Plan for tonight: take down Christmas and hang out with L + make dinner while B is at Bball practice. Dinner/stories/early bed.
Saturday: work out in AM. Plan meals for the week so G can go shop. Take B to basketball game. Clean up/declutter in living room and hang out with B while L at Bball practice. Haircut. Pizza/movie night (please no more Star Wars)
Sunday: work out in AM (run?). take L to basketball game. Cook soup. Dinner/stories/early bed to get ready for the first full week of the year!

Upcoming: my 20 for 2020 list, seasonal goals, best books of 2019





Thursday, December 12, 2019

Ready?

I saw a post recently that the inane "Are you ready for the holidays?" is a question asked exclusively to women, assuming they bear the brunt of orchestrating a magic-filled and memorable holiday season for their (nuclear and extended!) family. Yes lets pile on more expectations! There isn't enough to be stressed out about with work and parenting and trying to stay sane and healthy!

Yes, I guess I am "ready" for the holidays. We did a little decorating, I got some presents for the kids online that have been delivered either here or to MIL's house, and we booked our travel (several months ago, actually). When we show up at MIL's house we can put up her little (fake, pre-lit) tree and wrap presents.

This weekend is B's birthday party---just a few friends, like he wanted. We made this super-simple---rented 2 lanes at bowling alley for 2 hours and bringing (per his request): Doritos (3 kinds!), donuts, pizza, and Sprite. I need to double check that we have plates/napkins/cups left-over from L's party---if not, we will get them at the same time we get the Dorito's and Sprite on Saturday AM. We will pick up 2 dozen fresh donuts, and order pizza. He didn't want party favors (they are babyish) or decorations (same).

His actual birthday is 2 weeks away---he asked for one gift (Harry Potter Yule Ball Lego set) that we ordered, and for pizza and chocolate cake (we will bake the cake and order the pizza). He also wanted to go see the new Star Wars movie on his birthday so we can make that happen.

The holidays are so chock-full of stress for me, because of (ugh) family stuff, and so much togetherness, and no time or space for myself---just surviving without having a freaking meltdown is really all I want this and every year.  Happy %*#$&* holidays. I can't wait until January 2nd.


Sunday, December 8, 2019

On the plus side

There is absolutely no way we can financially make it work. I've accepted that. I am still very happy I came out to see how different it can be in a less toxic but still highly regarded academic environment, and to get the incredible ego boost of knowing I had something valuable to offer.
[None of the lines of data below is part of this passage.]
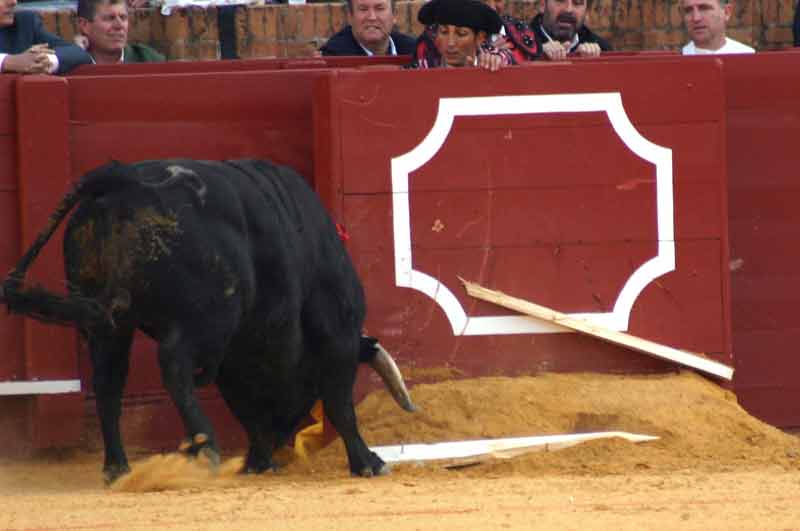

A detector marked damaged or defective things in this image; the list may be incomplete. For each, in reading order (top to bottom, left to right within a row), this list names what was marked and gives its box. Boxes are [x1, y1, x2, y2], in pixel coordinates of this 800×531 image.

broken wooden board [460, 280, 736, 380]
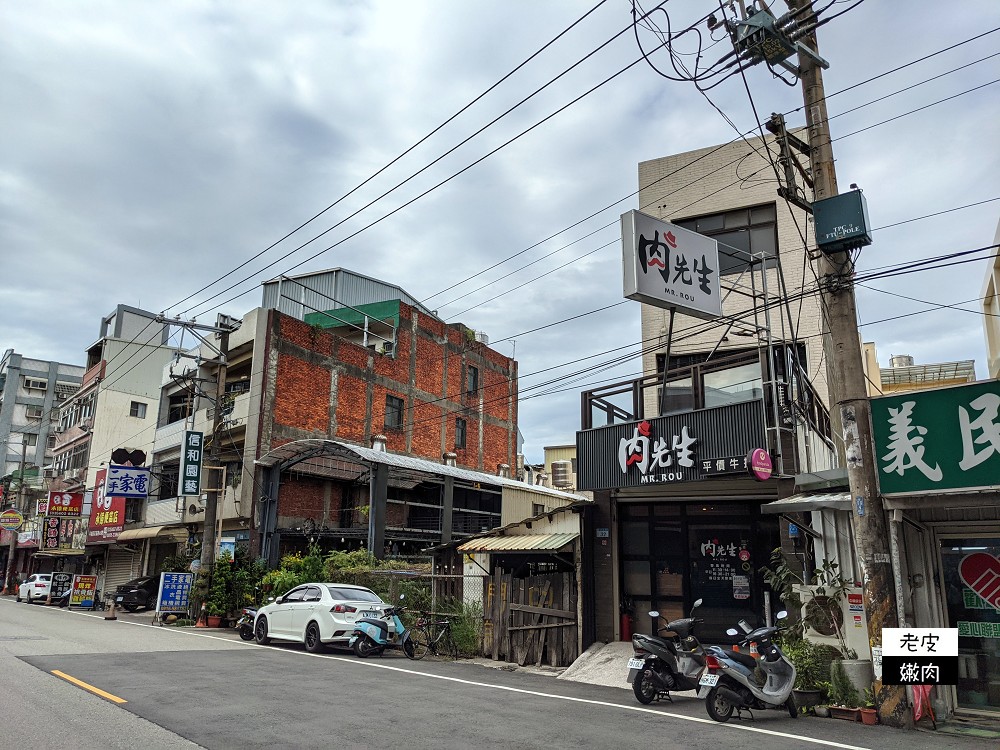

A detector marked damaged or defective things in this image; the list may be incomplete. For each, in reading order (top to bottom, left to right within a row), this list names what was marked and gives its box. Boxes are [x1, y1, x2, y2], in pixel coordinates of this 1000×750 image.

rusty metal awning [756, 490, 852, 516]
rusty metal awning [456, 532, 580, 556]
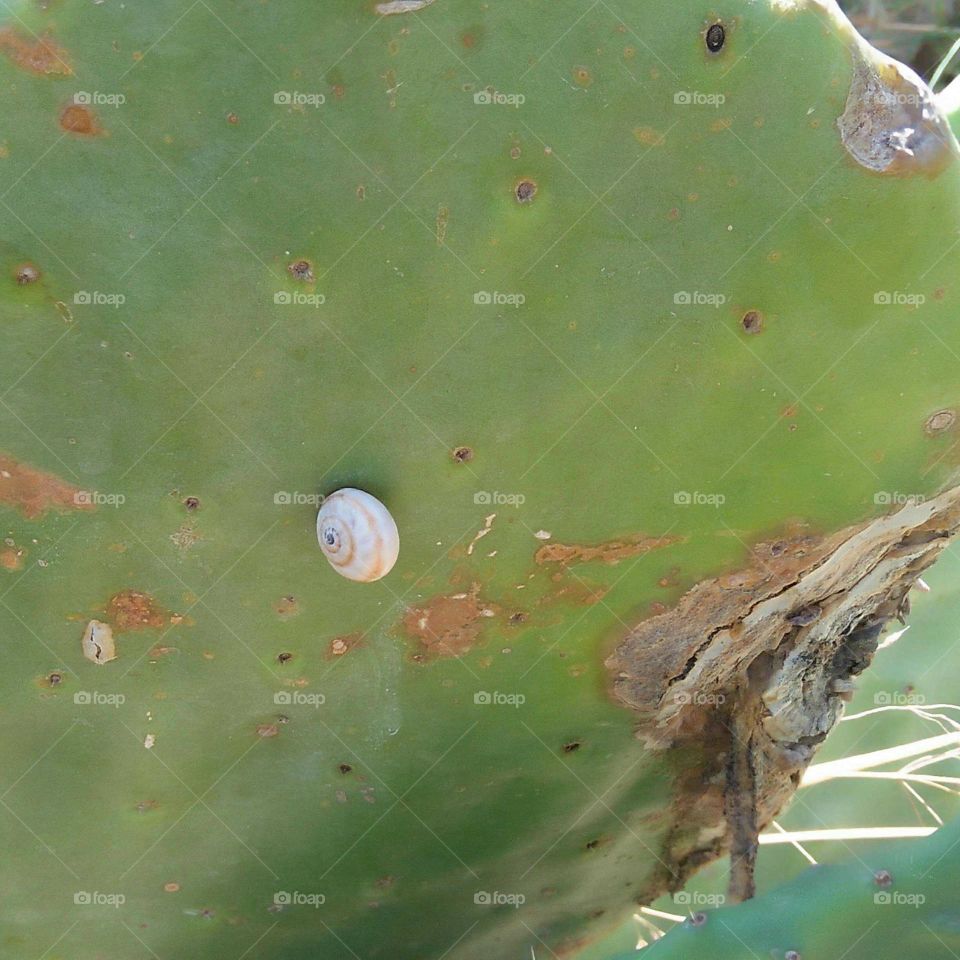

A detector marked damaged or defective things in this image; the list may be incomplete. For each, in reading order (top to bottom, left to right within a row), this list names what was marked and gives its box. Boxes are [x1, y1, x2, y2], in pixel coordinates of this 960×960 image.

brown rust spot [0, 28, 71, 75]
brown rust spot [59, 104, 101, 136]
brown rust spot [0, 454, 91, 520]
brown rust spot [532, 536, 684, 568]
brown rust spot [107, 588, 176, 632]
brown rust spot [402, 584, 498, 660]
brown rust spot [326, 632, 364, 660]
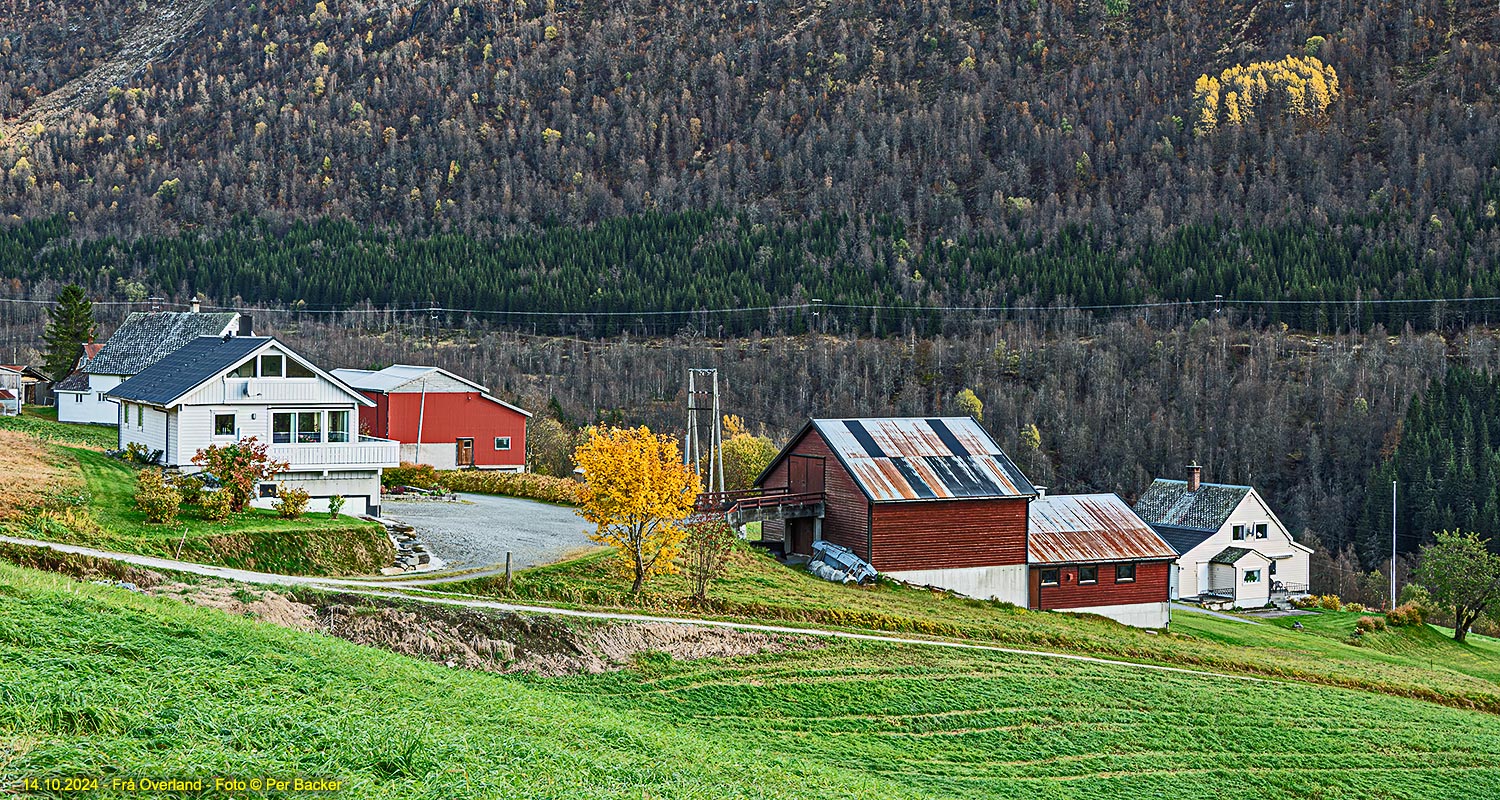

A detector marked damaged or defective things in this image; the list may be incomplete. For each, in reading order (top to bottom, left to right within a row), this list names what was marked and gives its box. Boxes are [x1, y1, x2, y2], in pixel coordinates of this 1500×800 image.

rusty corrugated roof [816, 416, 1040, 504]
rusty corrugated roof [1032, 490, 1184, 564]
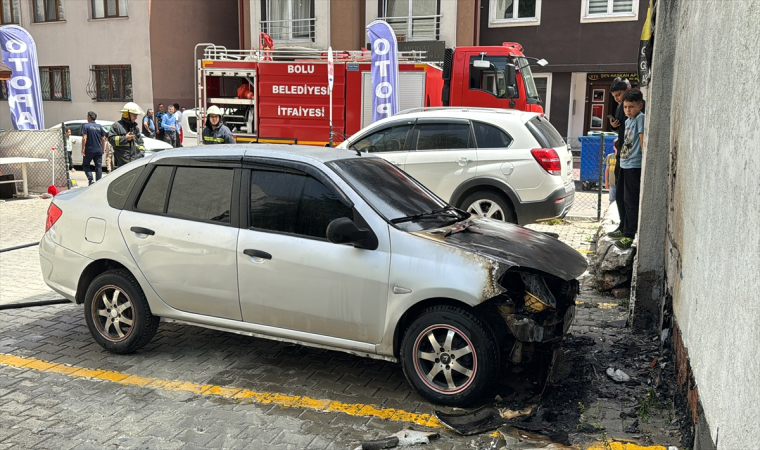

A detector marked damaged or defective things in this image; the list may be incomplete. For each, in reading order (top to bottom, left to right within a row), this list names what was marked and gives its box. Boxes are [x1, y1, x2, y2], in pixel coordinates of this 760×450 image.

damaged car hood [416, 218, 588, 282]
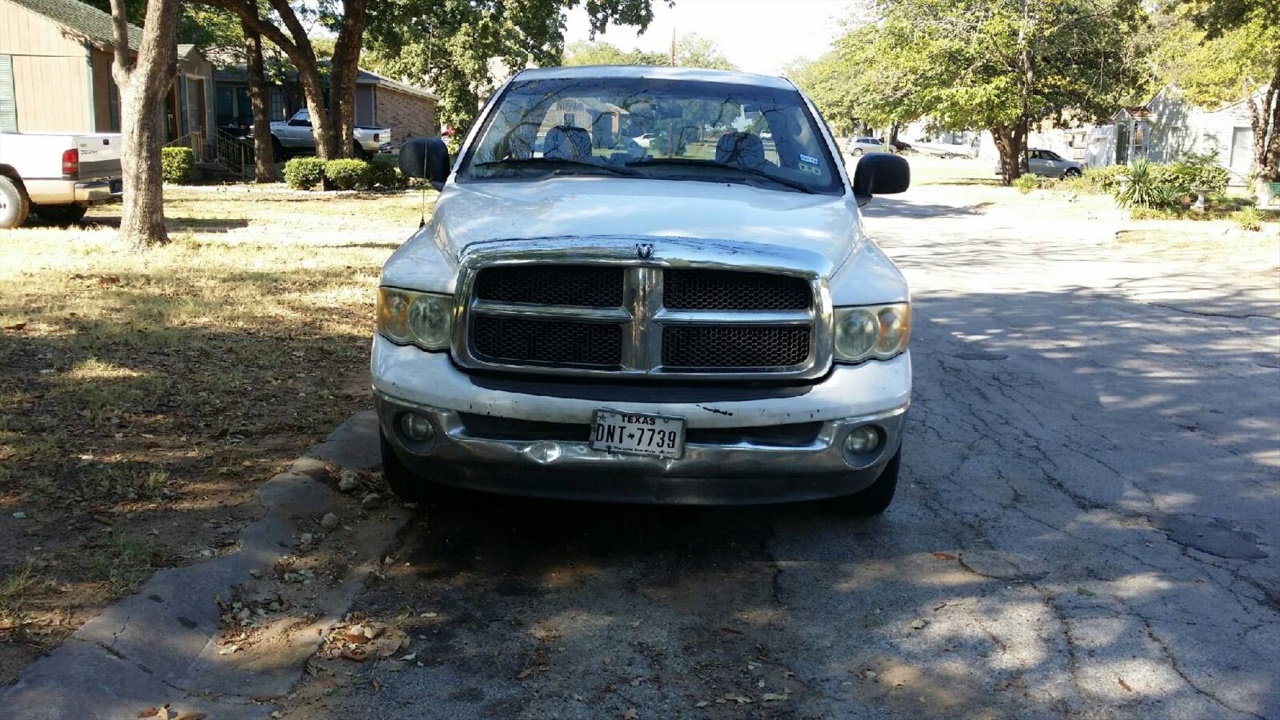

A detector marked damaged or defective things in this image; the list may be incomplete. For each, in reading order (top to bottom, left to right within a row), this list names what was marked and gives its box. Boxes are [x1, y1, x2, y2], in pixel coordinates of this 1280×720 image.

cracked windshield [458, 76, 840, 194]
I gave a talk, which will go on my CV, and I also met some potential collaborators.

Basically, the answer I got (repeatedly) when I wondered how people made it work on our poorly-paid salaries was "marry rich". Too late for that and even if I wanted to find a sugar daddy I am well past my prime and doubt I'd be in demand (lol).

While work stress is problematic, living beyond our means is an even worse soul-sucking proposition. The day after the interview, after falling asleep perusing real estate, I woke up at 3 AM (as one does traveling 3 hours west) in an intense panic about how we would pay double our mortgage amount (and that's for renting a small apartment in a not-great area with a long commute) and could only breathe again when I remembered that I still have a job here and have no requirement to move anywhere.

G agrees, he likes our financial stability and the opportunity to work not-so-hard at a job he likes well enough for not that much money---so that he can spend his energy on hobbies and other interests as well as lots of time with the boys.

I'm looking out for other opportunities in other (less insane COL) areas, and will absolutely go interview if anything catches my interest. And I'm reveling in our ability to enjoy our lives, with lots of lots of extras, and still save and plan for the future.